Слово «ласка» Елена Майорова употребляет даже тогда, когда говорит о режиссерах. Она имеет в виду моральную подцержку, душевный контакт. «Режиссер должен меня любить, ласкать, тогда я оживаю, как ребенок. Это естественно. Мы артисты. Ласкать, любить, тогда мы расцветаем и отдадим все сторицей». Но любой наш актер скажет, насколько это несбыточные мечты. Есть исключения. С одним из них Лене повезло встретиться. Это Олег Табаков. Но рядом с ним никто не встанет в ее судьбе. Вот поэтому она, будучи такой успешной во МХАТе, так часто плакала, встречаясь с Табаковым. Но МХАТ оставить, конечно, было для нее невозможно. Ведь она нашла то, что искала. Но в тот последний август, возможно, стала сомневаться в том, что МХАТ не стал ее очередной ошибкой, иллюзией.
В интервью «Советскому экрану» 1990 года она говорит:
«В редкие периоды душевного равновесия у меня нет сомнения в правильности моего выбора. У меня много работы — значит, я кому-то нужна. Тогда я чувствую себя счастливой. Тогда я согласна гореть, сгорать, не замечая трудностей. Кстати, «Елена» в переводе с греческого означает «факел». Я бы хотела быть достойной своего имени. А счастье? Что ж, как советует Карнеги, на него надо только решиться…»

◆ Представленные данные
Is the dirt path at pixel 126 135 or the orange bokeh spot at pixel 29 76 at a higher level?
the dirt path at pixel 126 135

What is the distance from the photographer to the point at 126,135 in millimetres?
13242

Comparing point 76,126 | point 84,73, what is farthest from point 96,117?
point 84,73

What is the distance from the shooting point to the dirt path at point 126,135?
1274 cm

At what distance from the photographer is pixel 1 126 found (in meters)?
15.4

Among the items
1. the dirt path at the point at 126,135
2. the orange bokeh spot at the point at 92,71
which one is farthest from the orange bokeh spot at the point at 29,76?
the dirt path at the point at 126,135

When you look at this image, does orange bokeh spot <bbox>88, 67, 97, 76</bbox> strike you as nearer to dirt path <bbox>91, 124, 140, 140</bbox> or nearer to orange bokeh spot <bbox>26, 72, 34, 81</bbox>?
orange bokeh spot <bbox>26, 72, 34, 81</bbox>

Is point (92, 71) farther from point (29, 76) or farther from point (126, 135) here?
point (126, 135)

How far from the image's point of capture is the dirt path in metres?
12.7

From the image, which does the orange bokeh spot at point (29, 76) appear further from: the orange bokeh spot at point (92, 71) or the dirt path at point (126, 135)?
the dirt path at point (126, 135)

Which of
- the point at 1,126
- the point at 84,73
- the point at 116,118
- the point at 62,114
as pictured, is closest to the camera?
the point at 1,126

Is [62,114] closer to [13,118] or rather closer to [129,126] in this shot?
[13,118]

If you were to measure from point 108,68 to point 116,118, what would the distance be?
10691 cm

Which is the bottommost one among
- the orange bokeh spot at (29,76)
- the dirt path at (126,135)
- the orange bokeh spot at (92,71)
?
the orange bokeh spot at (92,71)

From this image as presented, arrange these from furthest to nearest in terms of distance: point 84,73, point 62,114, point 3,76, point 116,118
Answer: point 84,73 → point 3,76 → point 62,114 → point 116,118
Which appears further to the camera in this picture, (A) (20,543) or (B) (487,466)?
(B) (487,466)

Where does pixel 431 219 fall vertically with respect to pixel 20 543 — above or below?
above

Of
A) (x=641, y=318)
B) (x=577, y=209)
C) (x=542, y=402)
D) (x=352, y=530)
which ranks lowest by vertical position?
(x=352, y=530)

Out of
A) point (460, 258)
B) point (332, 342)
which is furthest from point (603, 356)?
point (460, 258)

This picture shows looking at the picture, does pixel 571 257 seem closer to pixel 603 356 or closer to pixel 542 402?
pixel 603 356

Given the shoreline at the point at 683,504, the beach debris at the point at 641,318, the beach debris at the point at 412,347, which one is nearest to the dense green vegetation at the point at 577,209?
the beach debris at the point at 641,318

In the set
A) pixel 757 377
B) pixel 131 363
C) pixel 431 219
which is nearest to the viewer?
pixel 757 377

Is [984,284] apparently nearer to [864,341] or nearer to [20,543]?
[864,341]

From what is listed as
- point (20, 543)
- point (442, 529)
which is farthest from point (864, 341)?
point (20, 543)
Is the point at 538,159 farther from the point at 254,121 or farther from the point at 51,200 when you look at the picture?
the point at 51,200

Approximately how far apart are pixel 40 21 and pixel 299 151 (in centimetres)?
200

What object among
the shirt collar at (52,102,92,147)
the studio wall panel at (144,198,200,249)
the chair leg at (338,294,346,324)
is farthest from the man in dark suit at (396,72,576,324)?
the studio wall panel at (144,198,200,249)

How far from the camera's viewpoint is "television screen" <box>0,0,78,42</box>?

◆ Ваши задания
1. Что означает имя «Елена» в переводе с греческого, согласно тексту о Елене Майоровой?
2. Определите, согласуются ли с текстом о Елене Майоровой следующие утверждения: (a) приведенные слова Майоровой взяты из интервью «Советскому экрану» 1990 года; (b) оставить МХАТ для Майоровой было нетрудно; (c) Майорова ссылается на совет Карнеги о том, что на счастье надо только решиться. На каждое ответьте «да» или «нет» и процитируйте решающие слова текста.
3. Перечислите всех людей, названных по имени или фамилии в тексте о Елене Майоровой.

◆ Ответы по заданиям
1. «Факел».

2.
(a) Да: «В интервью «Советскому экрану» 1990 года она говорит».
(b) Нет: «Но МХАТ оставить, конечно, было для нее невозможно».
(c) Да: «как советует Карнеги, на него надо только решиться…»

3. Елена Майорова, Олег Табаков, Карнеги.